When the Affordable Care Act was first administered, a conference held by the Board on Health Sciences Policy, Board on Health Care Services, and the Institute of Medicine published a presentation  Leveraging the Affordable Care Act and Information Technology to Innovate. The presentation’s primary focus was using the ACA to enable a better disaster response. The consensus from expert speakers concluded a “Social-Health” information exchange must include community-based service organizations, where health care providers focus on the person as a whole. This includes housing, shelter, and other social needs, along with acute medical care. Using data analytics to engage in preventative health care can help reduce costly medical disasters. Also, hospitals could meet the ACA community benefit requirement by engaging in a health information exchange with their local community. Telemedicine was another big factor on sharing expertise remotely and extending medical care workforce capacity. Finally, educating  the community on new healthcare technologies must be administered in a user-friendly capacity, so it’s easier to learn and use.

Despite expert opinions on creating a road map for innovative affordable healthcare, a recent Washington Post article concluded that the ACA efforts still haven’t found “the magic pot of money.” Pilot projects in preventative care run by the Center for Medicare and Medicaid Innovation, after the ACA was administered,  were projected to save 2.8 billion according to the Congressional Budget Office. However, it ended up costing the government 5.4 billion within the first decade. This was due to the fact that medical care providers needed to treat a lot of minor issues to prevent a serious health crisis.

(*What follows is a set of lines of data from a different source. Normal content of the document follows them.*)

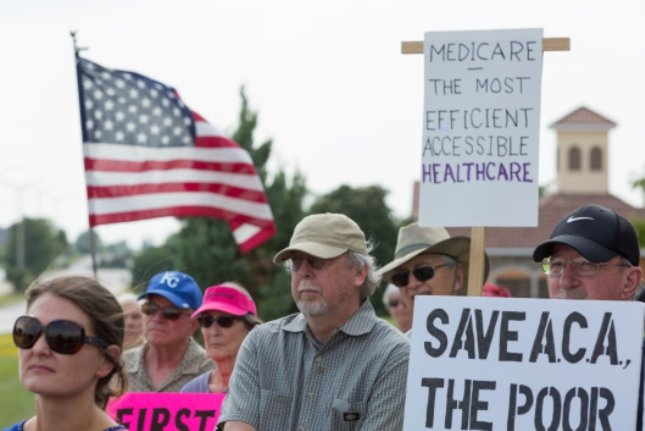 Several Kansas City-area activist groups organized a demonstration outside Senator Moran's district office in Olathe to protest the Republican health care bill.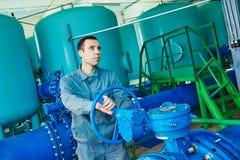 Μέλος των ενόπλων δυνάμεων που ενεργοποιεί το βιομηχανικό εξοπλισμό καθαρισμού ή διήθησης νερού στοκ φωτογραφία με δικαίωμα ελεύθερης χρήσης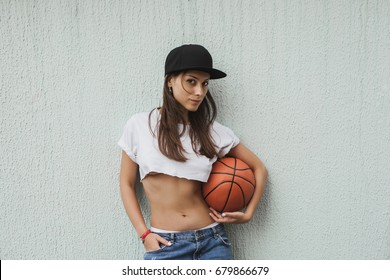 Sporty girl in a white short T-shirt and a black cap is holding a basketball. Portrait of an active young woman outdoors.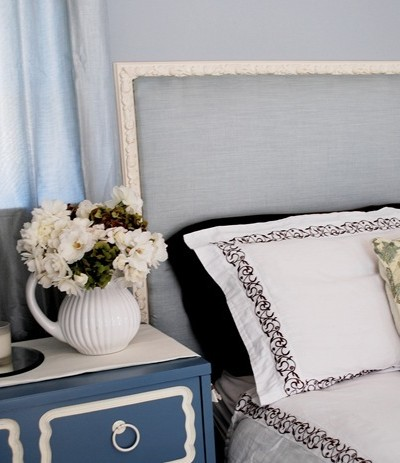 blue fabric covered headboard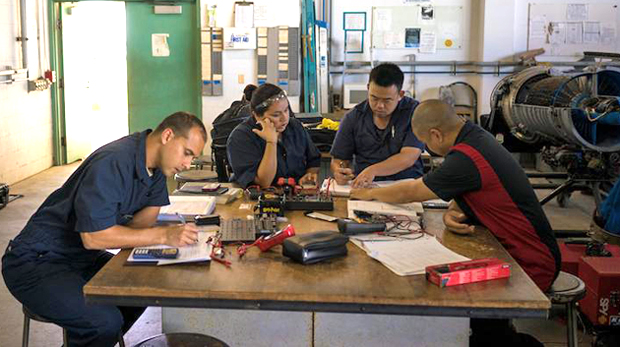 aeronautics maintenance students sitting at a table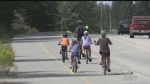 CHILDREN AND PARENTS RIDING BIKES
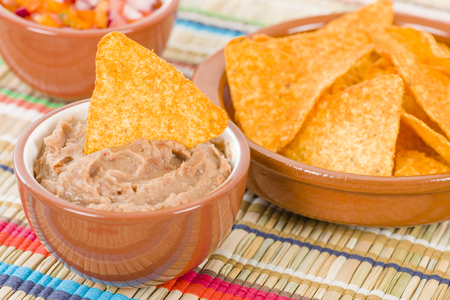 Tortilla Chips  Dips - Mexican totopos with refried beans and salsa. Reklamní fotografie - 49521785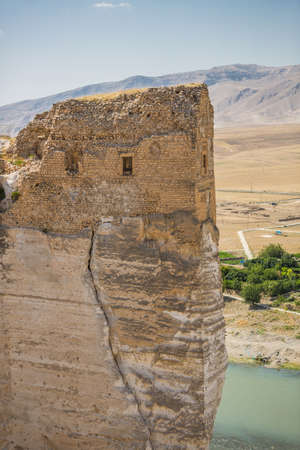 The castle of Hasankeyf, Turkey, Eastern Anatolia. View of the citadel on the rock with mountains and the Tigris river on the background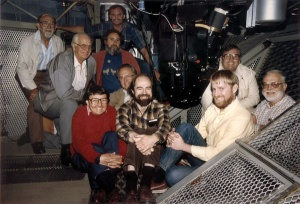 James Gunn (center), James Westphal (far right), and their team inside the Hale Telescope's Cassegrain cage with Four-Shooter, the prototype for the Hubble Space Telescope WFPC camera, c. 1984. (Credit: J. Gunn)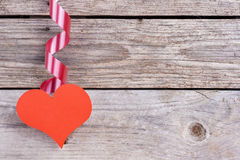 Heart hanging from ribbon Royalty Free Stock Images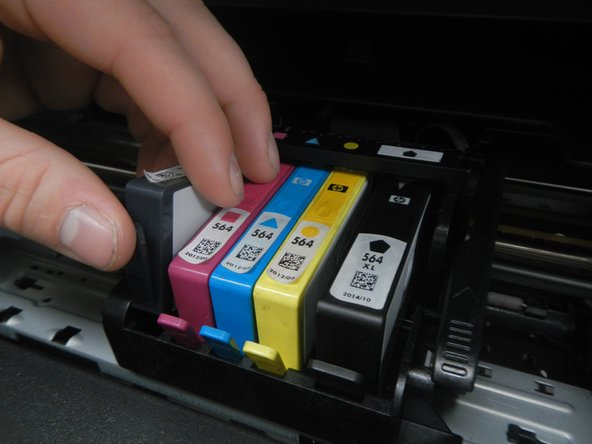 Remove each ink cartridge by pushing the tab and lifting the cartridge.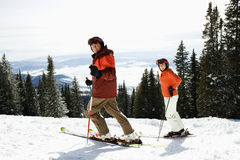 Couple Skiing on Mountain Slope Stock Photography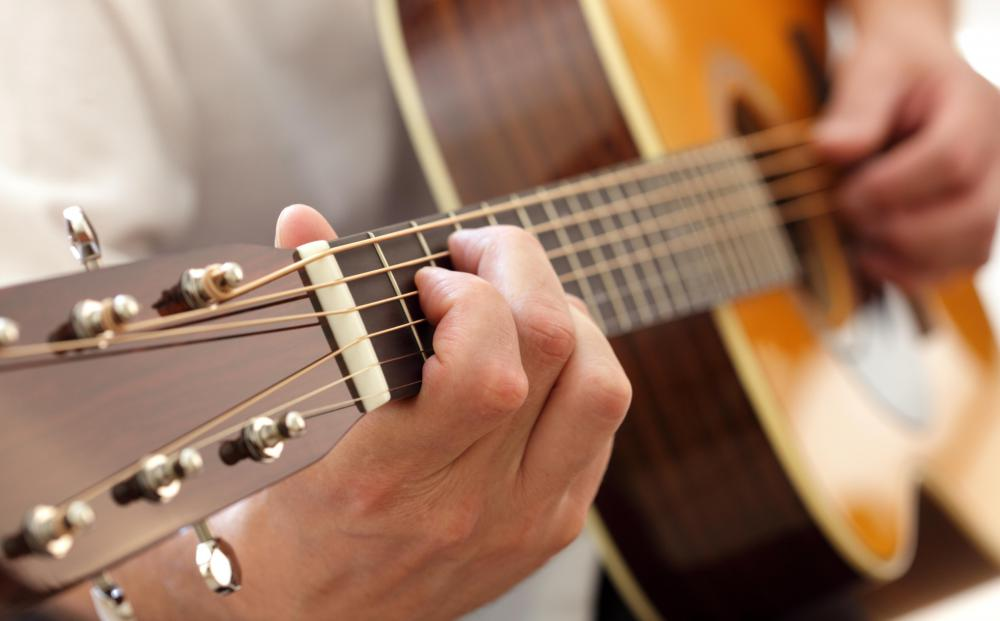Humidity and string tension can cause a guitar's neck to bow.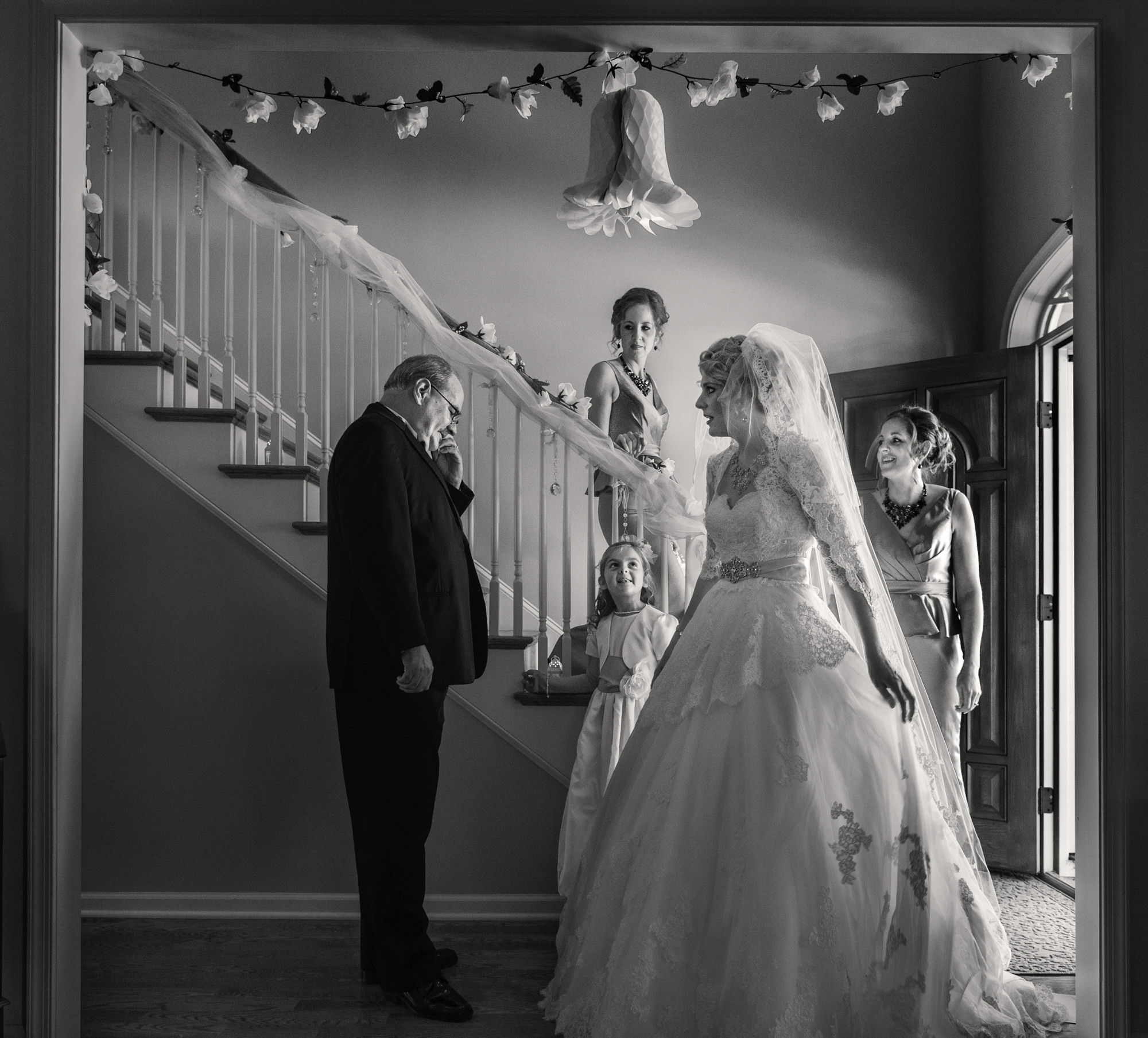 black-and-white-father-and-bride-first-look-with-family-on-stairs-worlds-best-wedding-photos-cliff-mautner-new-york-wedding-photographers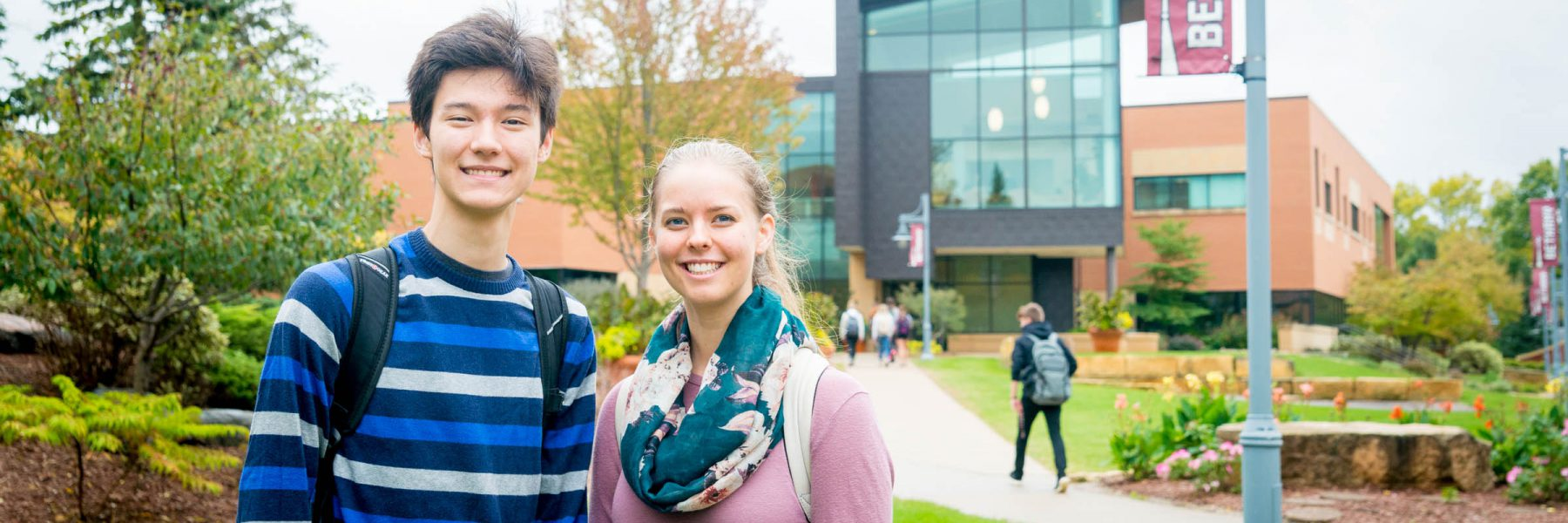 Two students pose for photo in front of Honsey Hall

Estimating cost projections in the healthcare industry is extremely complicated. Especially in the U.S. where healthcare is not universal. Strictly mandating lower medication costs can lead to companies abandoning accessible medicines for Americans. Average U.S. physician salaries are approximately twice as much compared to their European colleagues. However, enforcing lower salaries can create a political quagmire for a healthcare system that is already overwhelmed with staffing issues. Telemedicine has thrived in post-pandemic society, but the impact of COVID-19 has reduced the cost-saving-projections that we’re initially estimated.

Overall, the ACA has helped the American public navigate the costly healthcare system. The United States is the only post-industrial country that does not have universal healthcare. The evidence presented in this three-part series makes it abundantly clear that the ACA, although helpful, should be a stepping stone to affordable universal healthcare.